China Morning Missive (Part II)
Couldn’t let this one go as it hits directly on a host of issues I’ve been attempting to raise albeit with very little success.
Mentioned in a note yesterday that China had already won the robotics race no matter the urgency stressed by Marc Andressen for American policy to prioritize resources. Well, now we have just out a very detailed piece from the Wall Street Journal which aligns with many of the points made in various Notes here over the past several months.
Reducing the dynamic to its most simply form, the American AI titans want to create “God in a box”. The Chinese AI titans want to build deeper/wider economic moats. The latter has already achieved a massive lead on the former.
Here are some choice outtakes from the article.
“At one of China’s biggest ports, shipping containers whiz about on self-driving trucks with virtually no workers in sight, while the port’s scheduling is run by AI.”
I’ve been to the world’s largest port, Yangshan, here in Shanghai. The entire operation is automated. The crane, the trucks, all of it.

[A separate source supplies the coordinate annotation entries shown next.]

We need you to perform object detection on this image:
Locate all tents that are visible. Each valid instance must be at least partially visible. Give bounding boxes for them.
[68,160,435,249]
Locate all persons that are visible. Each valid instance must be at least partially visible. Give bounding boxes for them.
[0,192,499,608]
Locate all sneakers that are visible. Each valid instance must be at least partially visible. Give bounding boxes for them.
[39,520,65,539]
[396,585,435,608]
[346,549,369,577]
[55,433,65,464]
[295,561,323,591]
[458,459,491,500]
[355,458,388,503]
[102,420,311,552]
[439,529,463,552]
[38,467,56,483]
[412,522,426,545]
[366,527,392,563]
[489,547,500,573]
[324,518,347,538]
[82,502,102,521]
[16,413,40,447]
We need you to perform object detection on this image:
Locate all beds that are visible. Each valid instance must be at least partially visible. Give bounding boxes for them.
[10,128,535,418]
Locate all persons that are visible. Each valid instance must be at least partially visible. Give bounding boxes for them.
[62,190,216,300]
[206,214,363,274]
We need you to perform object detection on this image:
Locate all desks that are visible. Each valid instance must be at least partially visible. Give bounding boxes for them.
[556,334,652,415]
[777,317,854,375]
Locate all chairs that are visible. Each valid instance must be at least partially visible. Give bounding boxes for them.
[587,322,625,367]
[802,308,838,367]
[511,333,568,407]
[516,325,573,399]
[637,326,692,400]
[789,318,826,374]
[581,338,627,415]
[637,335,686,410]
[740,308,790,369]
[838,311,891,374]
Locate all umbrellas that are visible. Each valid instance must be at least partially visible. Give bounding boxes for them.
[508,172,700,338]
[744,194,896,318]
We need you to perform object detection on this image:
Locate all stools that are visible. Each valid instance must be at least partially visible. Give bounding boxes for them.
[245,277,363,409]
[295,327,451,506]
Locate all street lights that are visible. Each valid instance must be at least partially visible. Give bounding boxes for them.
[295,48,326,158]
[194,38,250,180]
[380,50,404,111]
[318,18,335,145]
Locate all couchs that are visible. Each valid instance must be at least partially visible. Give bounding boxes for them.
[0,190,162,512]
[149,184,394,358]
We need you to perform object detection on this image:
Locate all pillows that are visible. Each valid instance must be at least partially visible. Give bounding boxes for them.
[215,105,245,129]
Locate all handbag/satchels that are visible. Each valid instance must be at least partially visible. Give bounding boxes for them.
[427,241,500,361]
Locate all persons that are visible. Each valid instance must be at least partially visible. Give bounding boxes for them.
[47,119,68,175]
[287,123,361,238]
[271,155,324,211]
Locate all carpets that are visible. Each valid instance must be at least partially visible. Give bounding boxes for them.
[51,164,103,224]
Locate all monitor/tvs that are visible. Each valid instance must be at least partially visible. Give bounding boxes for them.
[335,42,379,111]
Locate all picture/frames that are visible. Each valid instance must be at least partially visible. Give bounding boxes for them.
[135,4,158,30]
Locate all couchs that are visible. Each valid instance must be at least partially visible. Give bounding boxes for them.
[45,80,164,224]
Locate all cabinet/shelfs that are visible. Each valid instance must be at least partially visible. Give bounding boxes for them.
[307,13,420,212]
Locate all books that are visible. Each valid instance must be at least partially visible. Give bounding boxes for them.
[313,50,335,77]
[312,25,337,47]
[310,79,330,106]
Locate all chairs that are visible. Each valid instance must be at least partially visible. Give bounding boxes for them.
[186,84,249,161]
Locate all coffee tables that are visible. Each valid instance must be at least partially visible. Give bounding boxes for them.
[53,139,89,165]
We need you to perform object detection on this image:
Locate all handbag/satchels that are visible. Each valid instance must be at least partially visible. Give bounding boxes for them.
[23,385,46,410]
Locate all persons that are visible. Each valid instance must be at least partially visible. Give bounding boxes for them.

“It could further enable the spread of “dark factories,” with operations so automated that work happens around the clock with the lights dimmed.”
The concept of “dark factories” is rapidly expanding. No workers, 24-hour a day operations and facilities where there is no need for lighting.
“China installed 295,000 industrial robots last year, nearly nine times as many as the U.S. and more than the rest of the world combined, according to the International Federation of Robotics.”
The ability to scale remains a top comparative advantage throughout China. No need for any additional commentary here. The quote above speaks for itself.
“One risk is that AI could destroy more factory jobs than China expects, leaving it with too many unemployed workers.”
This one made me laugh. So much for all the Peter Zeihan and the others claiming that China posed no long-term geopolitical threat given the demographic timebomb.
So it is rather clear that the industrial robotics industry is now dominated by China. Now the focus turns to humanoid robotics. The evidence here, however, strongly suggests that there is no race. The only outstanding variable is timing. How quickly will we all see China rolling out these sorts or robots at scale? Based on my experience, I’d say before the end of 2027.